Selon le ministre délégué auprès du ministre d’État, ministre de l’agriculture, de l’eau, des ressources animales et halieutiques, chargé des ressources animales, Amadou Dicko, ce nouveau texte corrige les insuffisances observées après près d’une décennie d’application de la loi précédente.
« Le Conseil des ministres a adopté l’avant-projet de loi portant Code de santé animale et de santé publique vétérinaire. Ce texte vise à moderniser la loi de 2017 afin de corriger les insuffisances constatées et de l’adapter au contexte juridique lié aux nouveaux défis du secteur de l’élevage », a déclaré le ministre.
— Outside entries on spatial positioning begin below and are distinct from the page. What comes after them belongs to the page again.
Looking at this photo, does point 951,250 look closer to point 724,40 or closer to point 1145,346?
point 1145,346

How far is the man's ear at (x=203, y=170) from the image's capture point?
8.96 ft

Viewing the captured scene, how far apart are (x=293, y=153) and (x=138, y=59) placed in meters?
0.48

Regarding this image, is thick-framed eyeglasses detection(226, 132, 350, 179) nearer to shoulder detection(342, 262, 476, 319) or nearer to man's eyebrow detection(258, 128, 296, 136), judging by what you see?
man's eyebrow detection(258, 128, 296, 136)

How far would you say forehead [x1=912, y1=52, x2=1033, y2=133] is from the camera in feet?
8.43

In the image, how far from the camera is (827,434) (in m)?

Principales innovations du nouveau Code
Parmi les avancées majeures introduites figurent la levée des restrictions qui limitaient l’action de l’État dans l’exercice de la médecine vétérinaire et de la pharmacie vétérinaire, la consécration officielle du statut de vétérinaire official. En outre, il ya l’intégration des thématiques émergentes telles que la résistance aux antimicrobiens, l’approche One Health, le bien-être animal et l’encadrement de la médecine vétérinaire traditionnelle. Aussi, on y retrouve la possibilité pour l’État d’octroyer un monopole sur l’importation et la commercialisation des médicaments vétérinaires jugés stratégiques, afin de garantir un approvisionnement fiable et sécurisé, le renforcement significatif des sanctions, jugées jusqu’ici peu dissuasives.

Le ministre Amadou Dicko a souligné que ce nouveau Code « renforce la souveraineté de l’État en matière de souveraineté sanitaire » et permettra d’améliorer la prévention et la lutte contre les maladies animales, tout en renforçant la lutte contre les zoonoses.
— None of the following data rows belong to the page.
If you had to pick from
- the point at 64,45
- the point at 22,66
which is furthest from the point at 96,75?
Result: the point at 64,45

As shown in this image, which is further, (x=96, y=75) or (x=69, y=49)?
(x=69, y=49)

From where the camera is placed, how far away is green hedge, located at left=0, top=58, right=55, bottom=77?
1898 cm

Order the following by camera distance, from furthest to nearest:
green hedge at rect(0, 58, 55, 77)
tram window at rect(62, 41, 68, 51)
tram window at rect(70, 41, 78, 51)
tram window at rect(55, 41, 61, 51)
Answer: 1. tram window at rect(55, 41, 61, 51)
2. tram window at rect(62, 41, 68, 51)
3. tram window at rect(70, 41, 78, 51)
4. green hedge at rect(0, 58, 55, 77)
Un texte porteur de sécurité alimentaire et de santé publique
L’adoption de ce Code intervient dans un contexte où l’élevage joue un rôle crucial dans l’économie burkinabè et la sécurité alimentaire du pays. Les autorités estiment que le nouveau dispositif juridique garantira une meilleure santé animale, un approvisionnement en médicaments vétérinaires de qualité et une protection renforcée de la santé publique.
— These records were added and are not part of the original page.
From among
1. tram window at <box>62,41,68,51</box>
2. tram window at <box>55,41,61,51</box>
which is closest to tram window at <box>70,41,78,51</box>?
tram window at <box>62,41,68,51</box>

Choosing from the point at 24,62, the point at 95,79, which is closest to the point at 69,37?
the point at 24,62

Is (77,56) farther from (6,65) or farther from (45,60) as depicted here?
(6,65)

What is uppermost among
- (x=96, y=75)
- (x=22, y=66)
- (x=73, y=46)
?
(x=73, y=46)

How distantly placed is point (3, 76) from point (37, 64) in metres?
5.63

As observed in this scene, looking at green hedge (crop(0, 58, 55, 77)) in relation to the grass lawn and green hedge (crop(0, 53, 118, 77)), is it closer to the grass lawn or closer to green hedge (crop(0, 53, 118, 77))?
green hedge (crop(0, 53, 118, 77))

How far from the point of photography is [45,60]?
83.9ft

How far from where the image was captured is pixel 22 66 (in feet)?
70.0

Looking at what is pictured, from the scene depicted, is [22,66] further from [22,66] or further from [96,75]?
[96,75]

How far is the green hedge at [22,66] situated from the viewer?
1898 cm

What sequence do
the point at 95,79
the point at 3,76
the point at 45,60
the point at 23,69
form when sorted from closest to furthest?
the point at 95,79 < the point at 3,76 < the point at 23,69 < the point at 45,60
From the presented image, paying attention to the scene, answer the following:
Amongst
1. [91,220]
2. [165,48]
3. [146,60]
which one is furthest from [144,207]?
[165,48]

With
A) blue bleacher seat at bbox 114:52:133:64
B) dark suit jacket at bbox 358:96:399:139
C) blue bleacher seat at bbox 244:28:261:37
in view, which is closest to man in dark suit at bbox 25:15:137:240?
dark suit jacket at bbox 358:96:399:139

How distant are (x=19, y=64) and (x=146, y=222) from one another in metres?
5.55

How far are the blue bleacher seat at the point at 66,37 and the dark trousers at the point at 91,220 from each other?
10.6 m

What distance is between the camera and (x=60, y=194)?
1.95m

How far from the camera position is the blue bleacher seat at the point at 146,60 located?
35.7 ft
« L’adoption de cet avant-projet de loi permettra au Burkina de disposer d’un dispositif qui garantit la santé animale, la lutte contre les maladies zoonotiques et l’approvisionnement en médicaments sécurisés », a insisté le ministre Dicko.
Ce projet de loi sera prochainement transmis à l’Assemblée législative du people pour examen et adoption définitive.